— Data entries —

• • • •

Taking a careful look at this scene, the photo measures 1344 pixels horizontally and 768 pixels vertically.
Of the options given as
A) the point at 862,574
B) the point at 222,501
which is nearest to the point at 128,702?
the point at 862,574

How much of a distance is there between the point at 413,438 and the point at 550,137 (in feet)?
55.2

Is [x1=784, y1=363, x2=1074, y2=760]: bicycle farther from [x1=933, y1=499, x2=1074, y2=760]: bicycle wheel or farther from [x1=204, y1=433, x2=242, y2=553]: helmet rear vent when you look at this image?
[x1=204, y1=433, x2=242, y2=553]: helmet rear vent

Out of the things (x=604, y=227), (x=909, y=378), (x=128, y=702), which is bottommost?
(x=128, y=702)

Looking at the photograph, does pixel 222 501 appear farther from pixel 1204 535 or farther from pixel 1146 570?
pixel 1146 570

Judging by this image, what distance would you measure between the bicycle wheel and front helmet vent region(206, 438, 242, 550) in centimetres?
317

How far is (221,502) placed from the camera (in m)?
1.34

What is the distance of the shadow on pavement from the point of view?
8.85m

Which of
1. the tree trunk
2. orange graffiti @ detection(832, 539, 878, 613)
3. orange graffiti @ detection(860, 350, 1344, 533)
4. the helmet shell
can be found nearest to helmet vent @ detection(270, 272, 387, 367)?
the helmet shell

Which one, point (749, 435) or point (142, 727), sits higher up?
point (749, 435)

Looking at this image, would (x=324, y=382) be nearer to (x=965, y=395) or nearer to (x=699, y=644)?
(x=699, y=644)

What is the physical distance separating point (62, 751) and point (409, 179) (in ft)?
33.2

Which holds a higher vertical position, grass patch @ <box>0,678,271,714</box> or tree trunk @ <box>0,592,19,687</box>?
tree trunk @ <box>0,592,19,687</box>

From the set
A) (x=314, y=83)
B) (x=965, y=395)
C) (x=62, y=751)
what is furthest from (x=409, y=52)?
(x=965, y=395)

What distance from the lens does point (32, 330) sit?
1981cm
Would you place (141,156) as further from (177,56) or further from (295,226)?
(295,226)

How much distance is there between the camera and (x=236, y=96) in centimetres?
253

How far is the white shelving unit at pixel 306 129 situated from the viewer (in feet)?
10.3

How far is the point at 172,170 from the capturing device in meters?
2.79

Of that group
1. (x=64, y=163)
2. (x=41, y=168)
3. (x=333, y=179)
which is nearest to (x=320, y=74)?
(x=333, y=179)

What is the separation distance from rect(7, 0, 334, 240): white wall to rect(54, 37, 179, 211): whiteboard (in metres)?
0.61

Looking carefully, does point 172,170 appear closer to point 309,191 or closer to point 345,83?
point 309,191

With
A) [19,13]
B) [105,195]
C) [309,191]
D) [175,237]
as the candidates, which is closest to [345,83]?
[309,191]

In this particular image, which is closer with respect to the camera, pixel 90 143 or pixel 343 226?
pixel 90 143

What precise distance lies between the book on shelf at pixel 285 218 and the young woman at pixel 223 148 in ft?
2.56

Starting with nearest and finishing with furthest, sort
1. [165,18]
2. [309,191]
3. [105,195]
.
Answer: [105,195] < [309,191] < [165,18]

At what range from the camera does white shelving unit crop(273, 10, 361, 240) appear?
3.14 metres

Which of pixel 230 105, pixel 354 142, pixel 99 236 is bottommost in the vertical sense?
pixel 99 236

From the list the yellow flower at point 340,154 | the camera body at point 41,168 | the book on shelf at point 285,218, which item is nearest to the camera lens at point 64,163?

• • • •

— WORK INSTRUCTIONS —
Rewrite the rows above, changing each "white shelving unit" to "white bookcase" and keeping every other part unchanged.

— THE COMPLETED TASK —
Taking a careful look at this scene, the photo measures 1344 pixels horizontally and 768 pixels vertically.
Of the options given as
A) the point at 862,574
B) the point at 222,501
which is nearest to the point at 128,702?
the point at 862,574

How much of a distance is there between the point at 413,438 and the point at 550,137 (in feet)?
55.2

Is [x1=784, y1=363, x2=1074, y2=760]: bicycle farther from [x1=933, y1=499, x2=1074, y2=760]: bicycle wheel or farther from [x1=204, y1=433, x2=242, y2=553]: helmet rear vent when you look at this image?
[x1=204, y1=433, x2=242, y2=553]: helmet rear vent

Out of the things (x=604, y=227), (x=909, y=378), (x=128, y=702), which is bottommost?
(x=128, y=702)

Looking at the photograph, does pixel 222 501 appear farther from pixel 1204 535 or farther from pixel 1146 570?
pixel 1146 570

Judging by this image, what distance would you measure between the bicycle wheel and front helmet vent region(206, 438, 242, 550) in centimetres?
317

How far is (221,502) placed from the camera (in m)?
1.34

What is the distance of the shadow on pavement from the point of view?
8.85m

Which of
1. the tree trunk
2. orange graffiti @ detection(832, 539, 878, 613)
3. orange graffiti @ detection(860, 350, 1344, 533)
4. the helmet shell
can be found nearest to helmet vent @ detection(270, 272, 387, 367)?
the helmet shell

Which one, point (749, 435) or point (142, 727), sits higher up?
point (749, 435)

Looking at this image, would (x=324, y=382) be nearer to (x=965, y=395) or nearer to (x=699, y=644)?
(x=699, y=644)

What is the physical distance separating point (62, 751) and point (409, 179) (in ft)?
33.2

Which holds a higher vertical position, grass patch @ <box>0,678,271,714</box> or tree trunk @ <box>0,592,19,687</box>?
tree trunk @ <box>0,592,19,687</box>

From the set
A) (x=314, y=83)
B) (x=965, y=395)
C) (x=62, y=751)
what is furthest from (x=409, y=52)?
(x=965, y=395)

What distance from the lens does point (32, 330) sit?
1981cm
Would you place (141,156) as further from (177,56) or further from (295,226)?
(295,226)

How much distance is there between the camera and (x=236, y=96) in centimetres?
253

How far is the white bookcase at pixel 306 129 situated from the viewer (in feet)?
10.3

How far is the point at 172,170 from the capturing device in meters?
2.79

Of that group
1. (x=64, y=163)
2. (x=41, y=168)
3. (x=333, y=179)
which is nearest to (x=320, y=74)?
(x=333, y=179)

What is the separation distance from rect(7, 0, 334, 240): white wall to rect(54, 37, 179, 211): whiteboard (in metres)?
0.61

Looking carefully, does point 172,170 appear closer to point 309,191 or closer to point 345,83?
point 309,191

With
A) [19,13]
B) [105,195]
C) [309,191]
D) [175,237]
as the candidates, which is closest to [345,83]?
[309,191]

In this particular image, which is closer with respect to the camera, pixel 90 143 or pixel 343 226?
pixel 90 143

What precise distance lies between the book on shelf at pixel 285 218 and the young woman at pixel 223 148 in ft?
2.56

Starting with nearest and finishing with furthest, sort
1. [165,18]
2. [309,191]
3. [105,195]
.
Answer: [105,195] < [309,191] < [165,18]

At what range from the camera does white bookcase crop(273, 10, 361, 240) appear?
3.14 metres

Which of pixel 230 105, pixel 354 142, pixel 99 236 is bottommost in the vertical sense?
pixel 99 236

From the list the yellow flower at point 340,154 | the camera body at point 41,168 | the book on shelf at point 285,218, which item is nearest to the camera lens at point 64,163?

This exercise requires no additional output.